# Instruction
Set the listing down again exactly, please, apart from its pictures.

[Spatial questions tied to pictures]
•••••

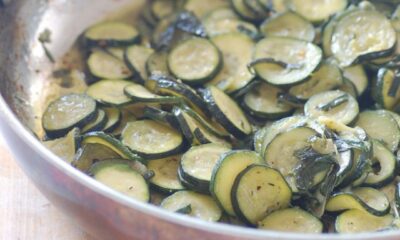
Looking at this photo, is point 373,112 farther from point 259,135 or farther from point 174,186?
point 174,186

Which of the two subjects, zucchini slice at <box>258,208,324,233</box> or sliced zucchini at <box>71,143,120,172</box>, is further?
sliced zucchini at <box>71,143,120,172</box>

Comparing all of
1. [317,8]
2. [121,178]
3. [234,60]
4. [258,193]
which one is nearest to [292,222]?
[258,193]

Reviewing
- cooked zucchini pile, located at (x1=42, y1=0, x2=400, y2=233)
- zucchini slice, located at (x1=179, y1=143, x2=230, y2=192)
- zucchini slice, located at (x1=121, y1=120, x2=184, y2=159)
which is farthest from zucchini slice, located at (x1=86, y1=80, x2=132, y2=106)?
zucchini slice, located at (x1=179, y1=143, x2=230, y2=192)

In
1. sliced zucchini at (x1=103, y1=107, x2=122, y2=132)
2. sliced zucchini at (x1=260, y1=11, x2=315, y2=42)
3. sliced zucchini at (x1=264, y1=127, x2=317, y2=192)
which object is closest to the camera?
sliced zucchini at (x1=264, y1=127, x2=317, y2=192)

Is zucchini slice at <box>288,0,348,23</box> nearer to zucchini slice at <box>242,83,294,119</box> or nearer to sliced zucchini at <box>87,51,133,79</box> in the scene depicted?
zucchini slice at <box>242,83,294,119</box>

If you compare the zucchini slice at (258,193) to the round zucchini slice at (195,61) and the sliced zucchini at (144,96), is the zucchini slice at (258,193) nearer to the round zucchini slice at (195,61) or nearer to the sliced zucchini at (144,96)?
the sliced zucchini at (144,96)

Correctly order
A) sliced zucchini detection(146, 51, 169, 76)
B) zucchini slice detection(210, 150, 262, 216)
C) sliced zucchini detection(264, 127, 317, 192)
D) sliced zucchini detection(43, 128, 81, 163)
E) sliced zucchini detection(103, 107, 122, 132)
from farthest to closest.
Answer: sliced zucchini detection(146, 51, 169, 76) → sliced zucchini detection(103, 107, 122, 132) → sliced zucchini detection(43, 128, 81, 163) → sliced zucchini detection(264, 127, 317, 192) → zucchini slice detection(210, 150, 262, 216)

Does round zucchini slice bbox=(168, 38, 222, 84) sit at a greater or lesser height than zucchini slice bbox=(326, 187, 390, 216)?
greater

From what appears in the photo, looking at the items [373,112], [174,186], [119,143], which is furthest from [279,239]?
[373,112]

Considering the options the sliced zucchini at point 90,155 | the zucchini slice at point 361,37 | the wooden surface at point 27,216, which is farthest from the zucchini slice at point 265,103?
the wooden surface at point 27,216
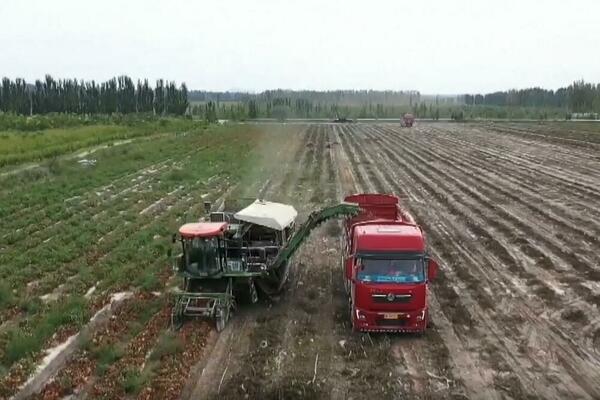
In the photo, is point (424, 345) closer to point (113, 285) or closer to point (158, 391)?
point (158, 391)

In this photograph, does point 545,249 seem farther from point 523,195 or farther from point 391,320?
point 523,195

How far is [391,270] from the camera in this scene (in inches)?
554

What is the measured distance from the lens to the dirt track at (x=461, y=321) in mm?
12211

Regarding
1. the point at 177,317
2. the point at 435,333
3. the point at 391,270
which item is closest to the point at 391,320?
the point at 391,270

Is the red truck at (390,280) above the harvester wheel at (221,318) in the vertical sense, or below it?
above

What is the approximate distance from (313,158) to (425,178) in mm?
12668

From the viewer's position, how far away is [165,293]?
55.6 ft

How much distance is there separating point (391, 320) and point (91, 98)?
11973 cm

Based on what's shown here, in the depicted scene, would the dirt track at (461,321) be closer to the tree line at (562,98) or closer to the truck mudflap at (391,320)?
the truck mudflap at (391,320)

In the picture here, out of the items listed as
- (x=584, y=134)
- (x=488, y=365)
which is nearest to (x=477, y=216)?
(x=488, y=365)

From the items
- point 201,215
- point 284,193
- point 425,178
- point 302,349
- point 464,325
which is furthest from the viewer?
point 425,178

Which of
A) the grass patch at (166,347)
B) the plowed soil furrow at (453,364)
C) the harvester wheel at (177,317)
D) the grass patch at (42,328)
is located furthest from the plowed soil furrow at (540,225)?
the grass patch at (42,328)

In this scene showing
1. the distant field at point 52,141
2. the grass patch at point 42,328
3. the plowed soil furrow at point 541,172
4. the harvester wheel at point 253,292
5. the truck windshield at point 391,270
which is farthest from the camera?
the distant field at point 52,141

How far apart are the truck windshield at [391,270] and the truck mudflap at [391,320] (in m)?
0.71
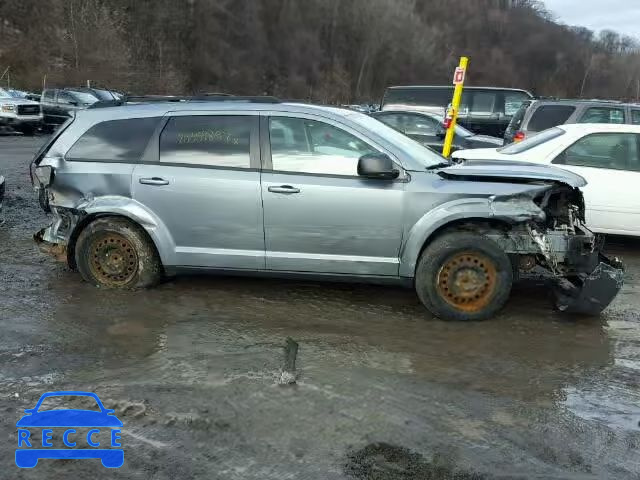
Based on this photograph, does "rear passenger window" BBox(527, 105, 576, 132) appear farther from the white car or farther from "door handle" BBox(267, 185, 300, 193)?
"door handle" BBox(267, 185, 300, 193)

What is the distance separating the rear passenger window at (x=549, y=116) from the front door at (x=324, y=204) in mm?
6003

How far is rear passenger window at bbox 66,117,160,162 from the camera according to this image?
545cm

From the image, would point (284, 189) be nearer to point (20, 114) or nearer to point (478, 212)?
point (478, 212)

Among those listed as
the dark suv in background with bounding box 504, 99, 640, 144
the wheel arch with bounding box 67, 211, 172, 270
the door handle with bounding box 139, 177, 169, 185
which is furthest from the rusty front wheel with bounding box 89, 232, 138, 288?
the dark suv in background with bounding box 504, 99, 640, 144

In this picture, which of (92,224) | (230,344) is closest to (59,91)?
(92,224)

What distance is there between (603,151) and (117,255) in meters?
5.41

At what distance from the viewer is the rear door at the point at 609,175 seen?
22.8 feet

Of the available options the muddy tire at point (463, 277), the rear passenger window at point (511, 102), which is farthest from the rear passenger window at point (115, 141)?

•••••

# Answer
Looking at this photo, is point 373,112 farther from point 259,135 or farther from point 174,186?
point 174,186

Which of the two subjects, zucchini slice at <box>258,208,324,233</box> or sliced zucchini at <box>71,143,120,172</box>, is further?
sliced zucchini at <box>71,143,120,172</box>

Comparing all of
1. [317,8]
2. [121,178]
3. [234,60]
4. [258,193]
which one is nearest to [292,222]?
[258,193]

Reviewing
- cooked zucchini pile, located at (x1=42, y1=0, x2=400, y2=233)
- zucchini slice, located at (x1=179, y1=143, x2=230, y2=192)
- zucchini slice, located at (x1=121, y1=120, x2=184, y2=159)
which is farthest from zucchini slice, located at (x1=86, y1=80, x2=132, y2=106)?
zucchini slice, located at (x1=179, y1=143, x2=230, y2=192)

In
1. sliced zucchini at (x1=103, y1=107, x2=122, y2=132)
2. sliced zucchini at (x1=260, y1=11, x2=315, y2=42)
3. sliced zucchini at (x1=264, y1=127, x2=317, y2=192)
which object is closest to the camera?
sliced zucchini at (x1=264, y1=127, x2=317, y2=192)

Is zucchini slice at <box>288,0,348,23</box> nearer to zucchini slice at <box>242,83,294,119</box> or nearer to sliced zucchini at <box>87,51,133,79</box> in the scene depicted?
zucchini slice at <box>242,83,294,119</box>

If you compare the zucchini slice at (258,193) to the round zucchini slice at (195,61) and the sliced zucchini at (144,96), is the zucchini slice at (258,193) nearer to the round zucchini slice at (195,61) or nearer to the sliced zucchini at (144,96)?
the sliced zucchini at (144,96)

Correctly order
A) sliced zucchini detection(146, 51, 169, 76)
B) zucchini slice detection(210, 150, 262, 216)
C) sliced zucchini detection(264, 127, 317, 192)
D) sliced zucchini detection(43, 128, 81, 163)
E) sliced zucchini detection(103, 107, 122, 132)
from farthest to closest.
Answer: sliced zucchini detection(146, 51, 169, 76) → sliced zucchini detection(103, 107, 122, 132) → sliced zucchini detection(43, 128, 81, 163) → sliced zucchini detection(264, 127, 317, 192) → zucchini slice detection(210, 150, 262, 216)

Does round zucchini slice bbox=(168, 38, 222, 84) sit at a greater or lesser height than zucchini slice bbox=(326, 187, 390, 216)?
greater

From what appears in the photo, looking at the items [373,112], [174,186], [119,143], which is furthest from [279,239]?
[373,112]

Considering the options the sliced zucchini at point 90,155 | the zucchini slice at point 361,37 | the wooden surface at point 27,216, which is farthest from the zucchini slice at point 265,103?
the wooden surface at point 27,216
In the photo, is point (424, 345) closer to point (113, 285) or closer to point (158, 391)?
point (158, 391)

In this photograph, does point 545,249 seem farther from point 523,195 or farther from point 391,320?
point 523,195

How far is [391,270] from the camera in this scene (in inches)?
554

What is the measured distance from the lens to the dirt track at (x=461, y=321) in mm?
12211

Regarding
1. the point at 177,317
2. the point at 435,333
3. the point at 391,270
which item is closest to the point at 391,320?
the point at 391,270

Is the red truck at (390,280) above the harvester wheel at (221,318) in the vertical sense, or below it?
above

What is the approximate distance from (313,158) to (425,178) in mm?
12668

From the viewer's position, how far away is [165,293]?
55.6 ft

How much distance is there separating point (391, 320) and point (91, 98)?
11973 cm

Based on what's shown here, in the depicted scene, would the dirt track at (461,321) be closer to the tree line at (562,98) or closer to the truck mudflap at (391,320)?
the truck mudflap at (391,320)

In the picture here, out of the items listed as
- (x=584, y=134)
- (x=488, y=365)
which is nearest to (x=477, y=216)?
(x=488, y=365)

From the items
- point 201,215
- point 284,193
- point 425,178
- point 302,349
- point 464,325
which is furthest from the viewer?
point 425,178

Which of
A) the grass patch at (166,347)
B) the plowed soil furrow at (453,364)
C) the harvester wheel at (177,317)
D) the grass patch at (42,328)
is located furthest from the plowed soil furrow at (540,225)?
the grass patch at (42,328)

In this scene showing
1. the distant field at point 52,141
2. the grass patch at point 42,328
3. the plowed soil furrow at point 541,172
4. the harvester wheel at point 253,292
5. the truck windshield at point 391,270
which is farthest from the camera?
the distant field at point 52,141

How far apart are the truck windshield at [391,270] and the truck mudflap at [391,320] (in m)?
0.71
Based on this photograph, does "rear passenger window" BBox(527, 105, 576, 132) appear farther from the white car or farther from "door handle" BBox(267, 185, 300, 193)?
"door handle" BBox(267, 185, 300, 193)

What is the distance separating the rear passenger window at (x=549, y=116) from the front door at (x=324, y=204) in mm?
6003

How far is rear passenger window at bbox 66,117,160,162 from the camera according to this image?
545cm

From the image, would point (284, 189) be nearer to point (20, 114) or nearer to point (478, 212)?
point (478, 212)

Among those listed as
the dark suv in background with bounding box 504, 99, 640, 144
the wheel arch with bounding box 67, 211, 172, 270
the door handle with bounding box 139, 177, 169, 185
which is furthest from the rusty front wheel with bounding box 89, 232, 138, 288?
the dark suv in background with bounding box 504, 99, 640, 144

In this picture, which of (92,224) | (230,344) is closest to (59,91)?
(92,224)

What distance is there between (603,151) and (117,255) in meters?
5.41

At what distance from the viewer is the rear door at the point at 609,175 seen?
22.8 feet

Of the available options the muddy tire at point (463, 277), the rear passenger window at point (511, 102), which is farthest from the rear passenger window at point (115, 141)?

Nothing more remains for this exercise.